The effect of Brexit is likely to affect Singapore marginally in the near term, given that the equity market has already responded negatively on the Black Friday of June 24, and the SGD has depreciated against the greenback by 1.65 percent.
Non-oil domestic exports (NODX) to the United Kingdom account for about 1 percent of Singapore’s total NODX. Imports from UK constitute about 2 percent of Singapore’s total imports. So from the trade perspective, the impact is likely to be benign. In addition, Brexit is unlikely to affect British companies already operating in Singapore, DBS reported.
Separately, in line with expectation, industrial production for May reported a modest rise of 0.9 percent y/y. This is down from 2.9 percent in the previous month. If biomedical manufacturing is excluded, output fell by 2.3 percent y/y. Sequentially, industrial output was down by 0.4 percent m/m, seasonally adjusted. Without biomedical, IP dipped by 1.4 percent compared to the previous month.

-----

■ **Prompt**
Reproduce the part of the passage on Brexit and Singapore that opens with the words containing "The effect of" and closes with "Singapore, DBS reported.". The data below comes from a separate source and has no connection to the passage on Brexit and Singapore.

-----

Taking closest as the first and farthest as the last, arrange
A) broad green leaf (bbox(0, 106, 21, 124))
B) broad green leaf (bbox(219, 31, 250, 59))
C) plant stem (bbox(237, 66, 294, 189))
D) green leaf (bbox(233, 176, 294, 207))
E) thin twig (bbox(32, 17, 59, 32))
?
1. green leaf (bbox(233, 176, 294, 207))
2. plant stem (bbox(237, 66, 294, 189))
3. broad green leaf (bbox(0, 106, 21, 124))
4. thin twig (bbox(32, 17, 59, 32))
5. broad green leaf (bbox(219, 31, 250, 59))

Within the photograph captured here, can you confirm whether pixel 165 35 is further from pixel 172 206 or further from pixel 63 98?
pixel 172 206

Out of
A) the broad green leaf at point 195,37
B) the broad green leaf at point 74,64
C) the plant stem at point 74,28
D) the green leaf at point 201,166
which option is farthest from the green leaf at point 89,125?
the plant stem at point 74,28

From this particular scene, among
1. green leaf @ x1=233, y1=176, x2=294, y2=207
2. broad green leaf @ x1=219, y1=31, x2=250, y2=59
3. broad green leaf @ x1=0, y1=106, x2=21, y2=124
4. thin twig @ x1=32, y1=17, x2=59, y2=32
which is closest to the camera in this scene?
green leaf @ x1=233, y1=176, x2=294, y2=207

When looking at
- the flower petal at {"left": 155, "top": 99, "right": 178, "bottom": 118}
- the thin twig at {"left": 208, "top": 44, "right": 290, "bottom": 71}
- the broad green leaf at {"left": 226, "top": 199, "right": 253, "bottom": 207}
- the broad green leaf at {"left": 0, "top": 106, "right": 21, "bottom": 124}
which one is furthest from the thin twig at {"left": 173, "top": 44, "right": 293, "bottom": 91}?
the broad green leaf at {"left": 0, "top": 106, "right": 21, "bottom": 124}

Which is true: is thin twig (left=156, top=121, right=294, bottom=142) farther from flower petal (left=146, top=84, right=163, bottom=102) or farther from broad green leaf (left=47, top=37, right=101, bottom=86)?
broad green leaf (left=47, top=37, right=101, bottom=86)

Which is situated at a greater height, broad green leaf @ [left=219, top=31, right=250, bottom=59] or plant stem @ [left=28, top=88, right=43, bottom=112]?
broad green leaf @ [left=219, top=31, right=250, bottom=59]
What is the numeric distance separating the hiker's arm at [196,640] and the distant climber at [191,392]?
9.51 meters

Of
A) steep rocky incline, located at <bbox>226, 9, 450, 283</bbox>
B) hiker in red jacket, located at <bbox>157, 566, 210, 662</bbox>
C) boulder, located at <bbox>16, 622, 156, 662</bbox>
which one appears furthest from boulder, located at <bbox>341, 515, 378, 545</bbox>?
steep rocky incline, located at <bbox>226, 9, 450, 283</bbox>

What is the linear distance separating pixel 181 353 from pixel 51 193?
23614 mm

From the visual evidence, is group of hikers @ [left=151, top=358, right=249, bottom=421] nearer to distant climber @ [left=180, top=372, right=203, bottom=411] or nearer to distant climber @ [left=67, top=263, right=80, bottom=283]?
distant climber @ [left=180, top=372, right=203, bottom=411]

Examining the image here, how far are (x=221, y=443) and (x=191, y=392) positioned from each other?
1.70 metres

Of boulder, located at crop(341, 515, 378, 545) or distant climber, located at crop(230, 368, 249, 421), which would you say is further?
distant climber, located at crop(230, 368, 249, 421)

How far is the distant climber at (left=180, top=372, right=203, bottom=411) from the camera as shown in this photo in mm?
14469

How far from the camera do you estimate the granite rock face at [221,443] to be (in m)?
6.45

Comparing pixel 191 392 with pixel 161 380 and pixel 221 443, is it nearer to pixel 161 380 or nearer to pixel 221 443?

-----

■ **Expected output**
The effect of Brexit is likely to affect Singapore marginally in the near term, given that the equity market has already responded negatively on the Black Friday of June 24, and the SGD has depreciated against the greenback by 1.65 percent.
Non-oil domestic exports (NODX) to the United Kingdom account for about 1 percent of Singapore’s total NODX. Imports from UK constitute about 2 percent of Singapore’s total imports. So from the trade perspective, the impact is likely to be benign. In addition, Brexit is unlikely to affect British companies already operating in Singapore, DBS reported.